Background

This tutorial will show how to configure and run a model with progressive changes in birth and death rates, using the ClaDS tree prior implemented in the BEAST2 package ClaDS.

The Cladogenetic Diversification rate Shift (ClaDS) model is a birth-death process which is designed to represent gradual, progressive changes in rates throughout a phylogeny. It is similar in principle to an autocorrelated clock model, as new birth and death rates are drawn for each edge from a distribution which depends on the ancestral rates.

As an example, we consider a lineage $N$, with its associated birth rate $\lambda_N$ and death rate $\mu_N$. At the next birth event, the lineage $N$ splits into lineages $N^\prime$ and $N^{\prime\prime}$. The new birth rates $\lambda_N^\prime$ and $\lambda_N^{\prime\prime}$ are drawn from a lognormal distribution with mean $M = \log(\alpha \times \lambda_N )$ and standard deviation $S = \sigma$. The model parameters $\alpha$, $\sigma$, and the birth rate at the root, $\lambda_0$, can be estimated by the inference.
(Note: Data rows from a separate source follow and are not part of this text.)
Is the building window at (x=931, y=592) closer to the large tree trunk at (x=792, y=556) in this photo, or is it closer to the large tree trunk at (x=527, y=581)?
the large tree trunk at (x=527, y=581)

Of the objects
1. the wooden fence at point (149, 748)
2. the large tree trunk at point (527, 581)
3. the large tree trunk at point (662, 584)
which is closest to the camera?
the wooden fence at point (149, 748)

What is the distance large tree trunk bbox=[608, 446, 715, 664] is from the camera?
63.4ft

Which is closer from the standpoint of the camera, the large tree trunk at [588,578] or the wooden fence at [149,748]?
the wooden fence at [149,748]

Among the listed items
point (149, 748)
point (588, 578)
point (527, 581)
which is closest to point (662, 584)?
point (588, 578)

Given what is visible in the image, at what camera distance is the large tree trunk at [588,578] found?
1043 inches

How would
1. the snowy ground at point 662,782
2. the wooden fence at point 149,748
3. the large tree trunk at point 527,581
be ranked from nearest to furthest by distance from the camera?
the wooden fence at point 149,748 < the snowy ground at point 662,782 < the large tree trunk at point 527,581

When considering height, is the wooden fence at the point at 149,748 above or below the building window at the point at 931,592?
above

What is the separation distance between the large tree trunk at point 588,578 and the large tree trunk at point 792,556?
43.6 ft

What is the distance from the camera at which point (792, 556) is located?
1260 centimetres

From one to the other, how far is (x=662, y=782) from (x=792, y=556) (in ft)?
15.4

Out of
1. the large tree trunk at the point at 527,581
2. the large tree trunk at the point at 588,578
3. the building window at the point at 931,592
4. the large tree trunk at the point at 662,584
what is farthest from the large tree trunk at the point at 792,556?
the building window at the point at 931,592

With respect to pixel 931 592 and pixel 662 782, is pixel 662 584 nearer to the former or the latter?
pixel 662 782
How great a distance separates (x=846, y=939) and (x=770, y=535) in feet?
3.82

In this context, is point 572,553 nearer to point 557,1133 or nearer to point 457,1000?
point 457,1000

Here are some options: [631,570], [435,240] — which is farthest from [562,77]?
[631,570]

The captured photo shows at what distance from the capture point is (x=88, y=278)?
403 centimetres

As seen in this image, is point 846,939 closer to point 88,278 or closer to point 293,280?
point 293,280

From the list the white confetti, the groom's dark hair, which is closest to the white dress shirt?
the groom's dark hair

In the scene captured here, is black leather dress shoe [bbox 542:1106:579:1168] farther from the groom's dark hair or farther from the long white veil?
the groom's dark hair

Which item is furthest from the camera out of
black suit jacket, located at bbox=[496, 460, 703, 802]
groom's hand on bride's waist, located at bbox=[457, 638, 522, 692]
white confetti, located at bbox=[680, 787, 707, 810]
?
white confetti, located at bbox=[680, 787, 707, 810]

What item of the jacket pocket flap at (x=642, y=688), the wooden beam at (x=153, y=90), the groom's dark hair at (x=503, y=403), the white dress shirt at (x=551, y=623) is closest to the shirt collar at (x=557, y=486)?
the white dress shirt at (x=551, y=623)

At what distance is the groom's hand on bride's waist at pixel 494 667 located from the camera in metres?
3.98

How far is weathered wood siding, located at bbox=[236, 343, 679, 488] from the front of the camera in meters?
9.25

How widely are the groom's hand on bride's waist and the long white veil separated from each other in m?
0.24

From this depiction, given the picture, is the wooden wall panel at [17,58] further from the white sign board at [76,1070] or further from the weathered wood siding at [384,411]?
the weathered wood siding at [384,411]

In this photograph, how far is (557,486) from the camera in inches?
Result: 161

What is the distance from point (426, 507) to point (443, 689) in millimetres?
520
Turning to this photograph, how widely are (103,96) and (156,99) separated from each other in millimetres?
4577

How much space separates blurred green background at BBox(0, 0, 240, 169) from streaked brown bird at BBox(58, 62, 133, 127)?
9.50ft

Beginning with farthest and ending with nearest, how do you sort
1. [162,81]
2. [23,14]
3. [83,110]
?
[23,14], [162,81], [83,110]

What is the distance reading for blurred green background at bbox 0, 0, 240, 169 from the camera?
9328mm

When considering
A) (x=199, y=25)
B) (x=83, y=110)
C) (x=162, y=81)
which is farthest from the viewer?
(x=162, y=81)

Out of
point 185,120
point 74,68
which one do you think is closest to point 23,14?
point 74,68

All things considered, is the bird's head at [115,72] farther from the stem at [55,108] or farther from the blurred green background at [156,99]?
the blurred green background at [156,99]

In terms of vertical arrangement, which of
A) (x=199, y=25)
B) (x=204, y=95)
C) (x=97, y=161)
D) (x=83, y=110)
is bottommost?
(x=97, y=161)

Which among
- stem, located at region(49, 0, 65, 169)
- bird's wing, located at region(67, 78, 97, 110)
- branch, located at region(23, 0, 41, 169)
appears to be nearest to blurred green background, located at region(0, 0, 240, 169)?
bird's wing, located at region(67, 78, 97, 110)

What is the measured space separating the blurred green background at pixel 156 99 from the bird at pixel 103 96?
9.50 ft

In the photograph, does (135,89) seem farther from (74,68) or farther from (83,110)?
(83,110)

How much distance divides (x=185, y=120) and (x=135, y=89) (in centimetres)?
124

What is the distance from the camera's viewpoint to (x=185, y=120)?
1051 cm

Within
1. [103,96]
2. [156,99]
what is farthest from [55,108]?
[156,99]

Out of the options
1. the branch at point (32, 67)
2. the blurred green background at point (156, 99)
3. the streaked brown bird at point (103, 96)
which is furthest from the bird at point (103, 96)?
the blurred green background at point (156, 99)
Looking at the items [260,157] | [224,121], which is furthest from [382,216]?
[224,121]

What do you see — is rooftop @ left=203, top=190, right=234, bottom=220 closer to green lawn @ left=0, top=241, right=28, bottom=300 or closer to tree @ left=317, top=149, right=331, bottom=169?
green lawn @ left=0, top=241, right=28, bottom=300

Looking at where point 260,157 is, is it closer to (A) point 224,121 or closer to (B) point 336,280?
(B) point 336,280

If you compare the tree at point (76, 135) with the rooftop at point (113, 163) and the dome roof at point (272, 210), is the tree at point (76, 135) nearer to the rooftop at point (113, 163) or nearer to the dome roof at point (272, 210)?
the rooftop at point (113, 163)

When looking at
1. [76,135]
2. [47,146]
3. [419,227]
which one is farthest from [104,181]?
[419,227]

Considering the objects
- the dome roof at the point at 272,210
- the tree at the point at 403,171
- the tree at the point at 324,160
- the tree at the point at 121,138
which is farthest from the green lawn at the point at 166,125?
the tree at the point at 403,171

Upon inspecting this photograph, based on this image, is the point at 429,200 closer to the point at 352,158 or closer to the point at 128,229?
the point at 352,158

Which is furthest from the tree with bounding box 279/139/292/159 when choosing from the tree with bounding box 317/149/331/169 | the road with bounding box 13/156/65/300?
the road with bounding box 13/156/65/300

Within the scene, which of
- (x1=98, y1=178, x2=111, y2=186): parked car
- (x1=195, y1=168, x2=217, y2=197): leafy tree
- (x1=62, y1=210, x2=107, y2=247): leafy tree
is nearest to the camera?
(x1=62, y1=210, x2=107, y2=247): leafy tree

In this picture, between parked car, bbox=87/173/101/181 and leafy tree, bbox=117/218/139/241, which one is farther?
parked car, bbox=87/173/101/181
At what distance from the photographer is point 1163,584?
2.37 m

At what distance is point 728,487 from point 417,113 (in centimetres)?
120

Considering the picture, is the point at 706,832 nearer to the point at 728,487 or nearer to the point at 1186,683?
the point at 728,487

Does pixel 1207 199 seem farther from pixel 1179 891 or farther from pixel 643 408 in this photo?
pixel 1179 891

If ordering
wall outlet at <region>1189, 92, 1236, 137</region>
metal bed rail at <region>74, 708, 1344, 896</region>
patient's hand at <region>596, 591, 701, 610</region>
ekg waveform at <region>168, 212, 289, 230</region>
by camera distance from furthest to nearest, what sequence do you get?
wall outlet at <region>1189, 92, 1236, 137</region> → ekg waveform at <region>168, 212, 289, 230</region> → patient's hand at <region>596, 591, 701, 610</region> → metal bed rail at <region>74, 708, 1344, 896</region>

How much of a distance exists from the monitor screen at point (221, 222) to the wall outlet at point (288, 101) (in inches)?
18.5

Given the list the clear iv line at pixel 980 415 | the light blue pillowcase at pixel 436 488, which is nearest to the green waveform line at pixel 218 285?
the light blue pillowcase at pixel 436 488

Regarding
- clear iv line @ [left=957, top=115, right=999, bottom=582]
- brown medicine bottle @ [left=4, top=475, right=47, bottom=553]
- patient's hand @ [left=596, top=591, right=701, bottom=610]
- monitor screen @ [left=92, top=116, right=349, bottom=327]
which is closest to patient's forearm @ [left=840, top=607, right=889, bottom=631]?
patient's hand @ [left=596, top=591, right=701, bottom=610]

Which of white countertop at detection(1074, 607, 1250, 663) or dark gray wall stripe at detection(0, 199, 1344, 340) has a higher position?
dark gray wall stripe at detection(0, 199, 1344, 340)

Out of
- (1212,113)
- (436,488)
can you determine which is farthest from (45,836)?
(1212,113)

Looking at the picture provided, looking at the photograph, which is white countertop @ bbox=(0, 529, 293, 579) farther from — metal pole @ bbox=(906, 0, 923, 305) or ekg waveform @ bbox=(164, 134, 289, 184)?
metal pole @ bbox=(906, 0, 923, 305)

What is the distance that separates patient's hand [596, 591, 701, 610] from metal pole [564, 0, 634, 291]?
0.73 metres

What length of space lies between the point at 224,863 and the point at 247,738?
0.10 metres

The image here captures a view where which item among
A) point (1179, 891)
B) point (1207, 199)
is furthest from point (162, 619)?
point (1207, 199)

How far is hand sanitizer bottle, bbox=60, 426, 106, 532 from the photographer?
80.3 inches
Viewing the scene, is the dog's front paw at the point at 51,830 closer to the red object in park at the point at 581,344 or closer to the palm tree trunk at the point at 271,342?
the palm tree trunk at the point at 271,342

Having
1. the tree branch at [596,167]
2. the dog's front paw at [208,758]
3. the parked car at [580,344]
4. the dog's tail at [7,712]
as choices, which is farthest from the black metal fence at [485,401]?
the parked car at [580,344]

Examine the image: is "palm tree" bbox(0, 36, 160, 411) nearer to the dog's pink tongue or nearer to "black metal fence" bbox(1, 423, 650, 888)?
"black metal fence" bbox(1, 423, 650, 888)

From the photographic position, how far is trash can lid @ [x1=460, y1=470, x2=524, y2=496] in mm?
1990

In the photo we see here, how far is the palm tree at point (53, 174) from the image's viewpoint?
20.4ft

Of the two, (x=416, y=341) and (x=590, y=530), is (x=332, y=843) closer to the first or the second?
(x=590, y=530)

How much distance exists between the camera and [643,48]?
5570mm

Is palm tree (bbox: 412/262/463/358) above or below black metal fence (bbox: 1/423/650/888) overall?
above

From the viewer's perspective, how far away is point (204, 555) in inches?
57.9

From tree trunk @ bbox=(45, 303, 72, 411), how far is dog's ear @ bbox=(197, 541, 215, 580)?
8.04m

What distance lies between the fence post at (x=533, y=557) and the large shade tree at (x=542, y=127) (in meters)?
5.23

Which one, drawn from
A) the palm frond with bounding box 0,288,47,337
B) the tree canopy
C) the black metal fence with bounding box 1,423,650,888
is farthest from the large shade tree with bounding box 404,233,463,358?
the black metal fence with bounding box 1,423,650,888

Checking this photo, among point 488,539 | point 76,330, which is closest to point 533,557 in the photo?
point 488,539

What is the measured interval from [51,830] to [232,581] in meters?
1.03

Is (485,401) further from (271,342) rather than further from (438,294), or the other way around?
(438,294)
The package includes two separate options for sampling the death rate:

1. New death rates are not sampled separately, but controlled by the turnover parameter $\epsilon$, which is the same throughout the phylogeny and can be estimated by the inference. Thus for each lineage $N$, we have $\mu_N = \epsilon \times \lambda_N$. This is the parametrization by default.
2. New death rates are sampled from the ancestral rates, following a similar lognormal distribution to the birth rates. Thus, for lineage $N$ with descendants $N^\prime$ and $N^{\prime\prime}$, we draw the new death rates $\mu_N^\prime$ and $\mu_N^{\prime\prime}$ from a lognormal distribution with mean $M = \log(\alpha_M \times \mu_N )$ and standard deviation $S = \sigma_M$. In this case and similar to the birth rate, $\alpha_M$, $\sigma_M$, and the death rate at the root, $\mu_0$, are parameters of the model and can be estimated by the inference. The choice of death rate parametrization is left to the user, and will depend on the dataset and on which characteristics are thought to drive the variations in rate. The first parametrization is appropriate when the variations of both rates are tied to the same factor and thus strongly correlated, whereas the second parametrization is more appropriate when the variations in birth rates and death rates are uncorrelated. The first parametrization is also more simple and contains less parameters, and thus may be easier to use when the available data is limited.

Finally, it is also possible to set either the birth rate or the death rate to be constant throughout the phylogeny, by setting the corresponding trend parameter $\alpha$ or $\alpha_M$ to 1 and the corresponding standard deviation parameter $\sigma$ or $\sigma_M$ to 0. This will lead to $\lambda_N = \lambda_0$ or $\mu_N = \mu_0$ for all lineages.

More details on the model and an evaluation of its performance in various conditions can be found in the original publication (Maliet et al., 2019). The specific implementation of ClaDS as a BEAST2 package is presented in a separate article (Barido-Sottani & Morlon, 2023).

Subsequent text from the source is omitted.